Quinquela Martín

sábado, 13 de noviembre de 2021

“Geneviève” de Osvaldo Soriano

  

Dejábamos de rechinar los dientes, el Flaco Martínez, que era el profesor más querido

del colegio, tiraba la tiza sobre el escritorio descalabrado y decía: "Y ahora, a visitar la

materia". Los alumnos sabíamos lo que quería decir. Los primeros aplausos y vivas venían de

los bancos de atrás, de los mayores que repetían por tercera vez el año y estaban en edad de

conscripción.

Guardábamos carpetas y libros y el Flaco Martínez levantaba las manos pidiendo

silencio para que el director y el celador no nos oyeran. El director era un tipo bien trajeado

que sabía manejar la sonrisa y el rigor; estaba al tanto, pero toleraba las escapadas porque

temía el desgano de los mejores jugadores de fútbol en la gran final intercolegial de

noviembre.

Era sabido que cada año apostaba su aguinaldo completo a favor de "sus muchachos".

Con la llegada de la primavera florería también su carácter jovial, tolerante, y la disciplina se

relajaba y los exámenes eran menos imperativos y aquellos que nos sabíamos ya integrantes

del equipo nos sentíamos con derecho a olvidar las matemáticas y la química para entrenar en

la cancha vecina.
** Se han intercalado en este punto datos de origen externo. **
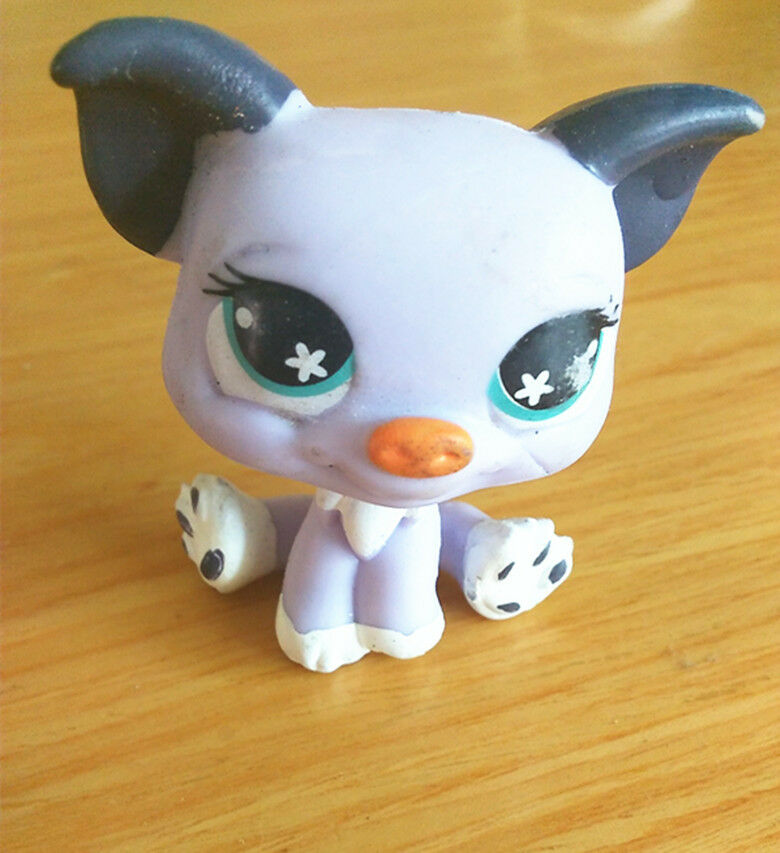Animal Toys For Boys : Littlest pet shop lps cw cute light purple animal toys
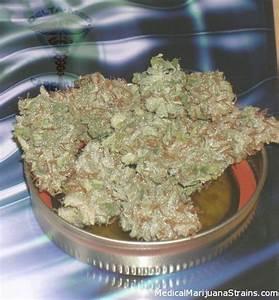 Lemon Skunk Review   Medical Marijuana Strains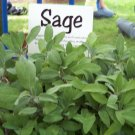 Kolokolo Store sage, PERENNIAL HERB Garden, Salvia Officinalis 200 SEEDS GroCo buy USA
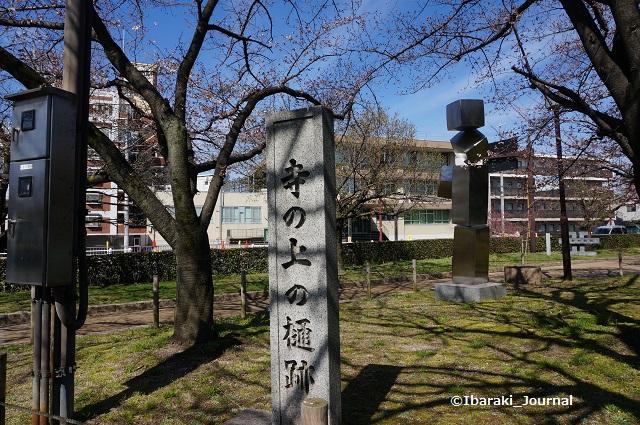 元茨木川緑地寺の上樋跡DSC02700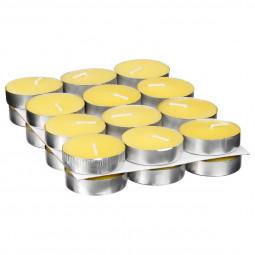 Lot de 24 Bougies chauffe plat citronnelle
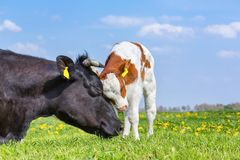 Krowa i nowonarodzony łydkowy uściśnięcie each inny w łące fotografia stock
Entonces salíamos caminando despacio, casi arrastrando los pies para no

darles envidia a los pibes de primer año que tenían matemáticas en el aula del zaguán, la

puerta entreabierta porque ya no soplaba el viento del oeste y el silencio calmaba los nervios

como un puñado de aspirinas. Por entonces las calles no estaban pavimentadas y un viejo

camión regador pasaba dos veces por día para aquietar el polvo. Cuando el viento callaba,

como aquella tarde, el pueblo chato y gris parecía cubrirse de ruidos que no conocíamos. El

Flaco Martínez caminaba adelante, el pucho entre los labios, su pálida cara de tuberculoso

afrontando un sol dañino. Era, creo, tan pobre como nosotros: llevaba siempre el mismo traje

azul lustroso que planchaba extendiéndolo bajo el colchón de la pensión y se ponía cualquier

corbata cortita a la que nunca le deshacía el nudo. Se decía que era timbero y mujeriego y que

por eso lo habían transferido de un respetable colegio de Bahía Blanca a nuestro remoto

establecimiento de varones solos, adonde sólo se llegaba por castigo o por aventura.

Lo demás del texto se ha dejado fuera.